Assignment → Please state where the image-acquisition system described in the text below will be available.

Text block →
=== Section Start ===

Confocal image acquisition system with capacity for robotic fluid additions: flexible tool for high-content screening

Experiments investigating cell physiology and drug responses often exploit light-emitting (fluorescent) proteins and probes. Fluorescent probes, engineered to report on different cellular parameters, can be used as "biosensors". In the past, these experiments were conducted examining a small visual field under a microscope, manually adding compounds to dishes carrying cells, and selecting a small number of cells on which to measure changes. New image-acquisition systems allow this process to be done in an automated way. Cells are grown on plates with tens or hundreds of separate wells. At specified time points in the experiment, robotic arms add different compounds to the different wells, while images are captured by a camera which detects light of different colours, emitted by different biosensors. Small, localised changes in response to perturbations are captured rapidly and continuously over a period of time. Automated computer-based analysis of the images greatly increases the efficiency of work.

Such image-acquisition systems have made it possible to increase the number of cells studied by orders of magnitude. This has eliminated experimenter bias and allowed us to focus on subsets of cells. Optical resolution has improved, so we can even study sub-cellular structures, called organelles. In addition, the possibility of using multiple biosensors simultaneously has allowed measurement of multiple characteristics in the same cell/organelle. Assays with multiple readouts are described as having "high-content". Furthermore many different conditions can be rapidly compared on a single plate, (e.g. composition of the fluid added, genetic makeup of cells, etc.). This allows rapid "screening" of a large number of compounds, for instance, which can be useful when developing drugs.

The image-acquisition system we propose to buy will be used by many research groups, and will be available across the UCL campus. It will allow us to develop and run different high-content assays.

One proposed study will explore potential new therapies for cancer. All our cells have mitochondria, organelles that burn fuels and generate packages of energy, readily available for the cell's needs. Mitochondria have their own genetic material, mtDNA, distinct from that in the cell's nucleus. Scientists have discovered that tumour cells very often have changes, called mutations, in their mtDNA, not present in the surrounding healthy tissues. These mtDNA mutations can be used as targeting labels, directing specialized enzymes (called mitoTALENs) to make damaging cuts in mtDNA from tumour cells, without affecting the nearby tissues. Cells with damaged mtDNA grow more slowly, and are more susceptible to chemotherapy drugs. Using high-content screening techniques, tumour and healthy cells will be treated with mitoTALENs under a variety of different conditions. The information gained will validate the approach, and lay foundations for future therapy development.

=== Section End ===

The data →

=== Section Start ===

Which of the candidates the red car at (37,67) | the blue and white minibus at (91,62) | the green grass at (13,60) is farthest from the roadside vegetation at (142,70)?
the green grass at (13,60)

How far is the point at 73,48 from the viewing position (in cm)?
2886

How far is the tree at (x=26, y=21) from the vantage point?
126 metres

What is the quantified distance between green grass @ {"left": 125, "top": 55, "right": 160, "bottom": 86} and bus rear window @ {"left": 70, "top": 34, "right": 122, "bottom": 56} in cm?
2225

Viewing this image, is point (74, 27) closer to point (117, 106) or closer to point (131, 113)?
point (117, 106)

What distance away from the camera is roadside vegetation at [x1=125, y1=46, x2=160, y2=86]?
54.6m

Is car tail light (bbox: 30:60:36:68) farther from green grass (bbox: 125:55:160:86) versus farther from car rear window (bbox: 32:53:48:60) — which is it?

=== Section End ===

Task output → Across the UCL campus.